Musimy to sami ocenić. Jeśli prezenty dla dzieci mają zastąpić im brak czasu z naszej strony, mają być elementem naszego ich wychowania. To bardzo źle. Pomyślmy, teraz kogo wychowamy, kto dla nich będzie wzorce, jakie wartości będą wyznawały? Czy ich wzorcem nie stanie się telewizyjny idol, ze swoimi słabostkami? Tłumaczy on, że alkohol, narkotyki to cool, sekst to tylko zabawa, a wszyscy inni to frajerzy. Tak samo my zastanówmy się, czy aby stać nas i czy aby potrzebujemy tych wszystkich rzeczy?
Technika powinna ułatwiać życie, nie możemy być jej niewolnikiem. Nie jest czymś złym jeśli chcemy mieć więcej czasu i ułatwienia w codzienności, źle kiedy stajemy się zakładnikiem tej techniki i gonimy bez opamiętania za wszystkimi nowościami. To już ma znamiona nałogu.
Nie jest czymś łatwym pozostać niewzruszonym i niezainteresowanym, kiedy ze wszystkich stron atakowani jesteśmy reklamą, zachętom do kupowania, media krzyczą,że to tylko cud ,że do tej pory żyjemy nie mając tych wszystkich rzeczy, rzeczy z reklamy.
Dochodzimy teraz do naszej wiary, sondaże wskazują, że jesteśmy w większości społeczeństwem chrześcijańskim. Co z tego, jeśli nie widać tego w kościołach. Czym jest nasza wiara jeśli nie przestrzegamy przykazań Boskich i kościelnych,jak okazujemy swoja przynależność do wspólnoty, naszej parafii, jeśli nie przychodzimy na mszę. Nasze wytłumaczenie jest śmieszne. Ile czasu trwa msza? Może godzinę, a my co mówimy? Praca, spędzamy czas z rodziną, gdzieś w markecie, odpoczywamy bo jesteśmy zmęczeni. Ale czy tak naprawdę dużym problemem jest wygospodarowanie sobie tej godzinki, doba ma 24 godziny?

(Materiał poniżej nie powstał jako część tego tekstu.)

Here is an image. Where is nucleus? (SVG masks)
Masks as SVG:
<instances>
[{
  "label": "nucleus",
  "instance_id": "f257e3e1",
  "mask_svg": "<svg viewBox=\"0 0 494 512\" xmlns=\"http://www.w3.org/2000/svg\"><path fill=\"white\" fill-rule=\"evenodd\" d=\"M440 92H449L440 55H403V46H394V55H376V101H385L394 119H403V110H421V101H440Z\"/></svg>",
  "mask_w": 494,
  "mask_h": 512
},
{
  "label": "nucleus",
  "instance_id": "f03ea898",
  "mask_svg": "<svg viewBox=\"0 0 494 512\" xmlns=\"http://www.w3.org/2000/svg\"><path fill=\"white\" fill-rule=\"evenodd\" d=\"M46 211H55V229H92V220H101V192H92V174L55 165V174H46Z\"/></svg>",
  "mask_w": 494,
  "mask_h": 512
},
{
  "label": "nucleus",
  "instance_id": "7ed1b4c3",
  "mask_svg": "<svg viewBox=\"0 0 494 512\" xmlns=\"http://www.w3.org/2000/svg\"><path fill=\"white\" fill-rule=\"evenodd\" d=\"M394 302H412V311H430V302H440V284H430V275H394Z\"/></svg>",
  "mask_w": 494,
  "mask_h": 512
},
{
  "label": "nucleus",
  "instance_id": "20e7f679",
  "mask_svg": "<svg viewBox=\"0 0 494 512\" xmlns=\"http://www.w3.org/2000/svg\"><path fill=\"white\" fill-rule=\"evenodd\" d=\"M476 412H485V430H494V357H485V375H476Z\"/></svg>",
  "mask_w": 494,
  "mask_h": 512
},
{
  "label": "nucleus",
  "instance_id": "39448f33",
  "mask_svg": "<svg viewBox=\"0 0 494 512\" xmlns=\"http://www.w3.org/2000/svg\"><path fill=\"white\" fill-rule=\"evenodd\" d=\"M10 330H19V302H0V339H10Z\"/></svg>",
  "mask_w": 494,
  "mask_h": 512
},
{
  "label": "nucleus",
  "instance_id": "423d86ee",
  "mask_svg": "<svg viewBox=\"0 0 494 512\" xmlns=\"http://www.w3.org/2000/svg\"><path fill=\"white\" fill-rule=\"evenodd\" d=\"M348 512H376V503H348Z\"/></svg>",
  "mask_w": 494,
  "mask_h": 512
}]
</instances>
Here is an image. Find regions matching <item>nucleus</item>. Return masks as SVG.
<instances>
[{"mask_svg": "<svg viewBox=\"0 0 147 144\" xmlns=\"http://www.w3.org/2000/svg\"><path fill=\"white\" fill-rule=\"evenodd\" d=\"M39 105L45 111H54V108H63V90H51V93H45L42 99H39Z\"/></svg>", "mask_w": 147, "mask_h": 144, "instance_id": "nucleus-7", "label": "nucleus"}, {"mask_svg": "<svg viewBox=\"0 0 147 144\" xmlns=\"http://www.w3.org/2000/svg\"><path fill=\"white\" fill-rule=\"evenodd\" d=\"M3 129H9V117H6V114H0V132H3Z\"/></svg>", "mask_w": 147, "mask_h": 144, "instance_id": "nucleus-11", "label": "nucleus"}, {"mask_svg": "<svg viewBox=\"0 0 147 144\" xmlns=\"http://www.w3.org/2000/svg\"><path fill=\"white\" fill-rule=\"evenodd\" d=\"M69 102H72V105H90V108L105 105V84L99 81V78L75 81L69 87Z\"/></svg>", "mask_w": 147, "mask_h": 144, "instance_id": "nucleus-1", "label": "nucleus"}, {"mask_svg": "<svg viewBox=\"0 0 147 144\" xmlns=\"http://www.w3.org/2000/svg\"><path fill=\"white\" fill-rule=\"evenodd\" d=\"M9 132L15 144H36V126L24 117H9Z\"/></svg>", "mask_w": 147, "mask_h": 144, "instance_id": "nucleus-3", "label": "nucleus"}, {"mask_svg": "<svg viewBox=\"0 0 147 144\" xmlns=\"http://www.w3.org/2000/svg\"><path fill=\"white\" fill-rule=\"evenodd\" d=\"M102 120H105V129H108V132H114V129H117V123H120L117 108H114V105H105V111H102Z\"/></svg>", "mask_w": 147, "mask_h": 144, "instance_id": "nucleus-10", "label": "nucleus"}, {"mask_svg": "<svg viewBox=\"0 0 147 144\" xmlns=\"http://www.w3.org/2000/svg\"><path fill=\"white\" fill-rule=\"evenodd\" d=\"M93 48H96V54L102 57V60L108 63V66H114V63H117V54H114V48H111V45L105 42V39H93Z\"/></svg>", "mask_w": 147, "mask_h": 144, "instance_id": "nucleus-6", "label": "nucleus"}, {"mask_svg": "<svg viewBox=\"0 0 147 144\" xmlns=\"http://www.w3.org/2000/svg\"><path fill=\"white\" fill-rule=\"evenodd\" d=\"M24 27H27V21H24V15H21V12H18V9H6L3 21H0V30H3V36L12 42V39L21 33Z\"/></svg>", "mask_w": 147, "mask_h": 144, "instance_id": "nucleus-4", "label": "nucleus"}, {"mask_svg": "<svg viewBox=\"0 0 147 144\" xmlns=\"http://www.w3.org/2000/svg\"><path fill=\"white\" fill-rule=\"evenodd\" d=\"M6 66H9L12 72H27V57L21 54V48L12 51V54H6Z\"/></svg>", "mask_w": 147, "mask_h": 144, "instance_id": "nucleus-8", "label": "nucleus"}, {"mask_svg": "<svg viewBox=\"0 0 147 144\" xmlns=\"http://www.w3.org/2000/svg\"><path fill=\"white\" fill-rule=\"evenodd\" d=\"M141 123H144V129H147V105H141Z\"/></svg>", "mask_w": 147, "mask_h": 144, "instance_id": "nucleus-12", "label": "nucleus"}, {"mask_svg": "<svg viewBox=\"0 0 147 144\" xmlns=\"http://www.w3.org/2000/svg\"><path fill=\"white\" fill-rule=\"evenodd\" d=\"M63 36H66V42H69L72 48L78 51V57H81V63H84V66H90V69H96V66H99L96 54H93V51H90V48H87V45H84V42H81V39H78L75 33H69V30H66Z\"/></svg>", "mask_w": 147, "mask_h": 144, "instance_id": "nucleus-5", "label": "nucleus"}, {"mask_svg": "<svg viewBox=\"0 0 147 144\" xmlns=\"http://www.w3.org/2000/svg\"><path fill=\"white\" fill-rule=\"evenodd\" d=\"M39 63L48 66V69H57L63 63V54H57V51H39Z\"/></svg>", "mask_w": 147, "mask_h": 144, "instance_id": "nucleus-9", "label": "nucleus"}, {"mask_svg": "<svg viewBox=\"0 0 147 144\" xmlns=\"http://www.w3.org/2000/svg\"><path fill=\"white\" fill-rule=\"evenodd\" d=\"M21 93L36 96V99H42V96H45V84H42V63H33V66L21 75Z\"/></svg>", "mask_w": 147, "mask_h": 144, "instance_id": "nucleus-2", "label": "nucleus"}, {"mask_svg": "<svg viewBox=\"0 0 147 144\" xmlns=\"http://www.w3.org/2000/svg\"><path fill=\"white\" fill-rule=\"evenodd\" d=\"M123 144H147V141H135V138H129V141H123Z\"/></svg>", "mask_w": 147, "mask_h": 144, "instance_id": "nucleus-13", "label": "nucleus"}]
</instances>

Kiedy tak naprawdę zrozumiemy, że to wszystko to tylko biznes. Nikt nie myśli o naszym dobrze, dla nich ważne jest, aby wcisnąć nam jak najwięcej towaru, często zbędnego. Jeśli przy tym wpadniemy w długi , to dla nich bardzo dobrze, bo nie będziemy mi siły i odwagi przeciwstawić się. Będziemy tylko drżeli ze strachu przed komornikiem.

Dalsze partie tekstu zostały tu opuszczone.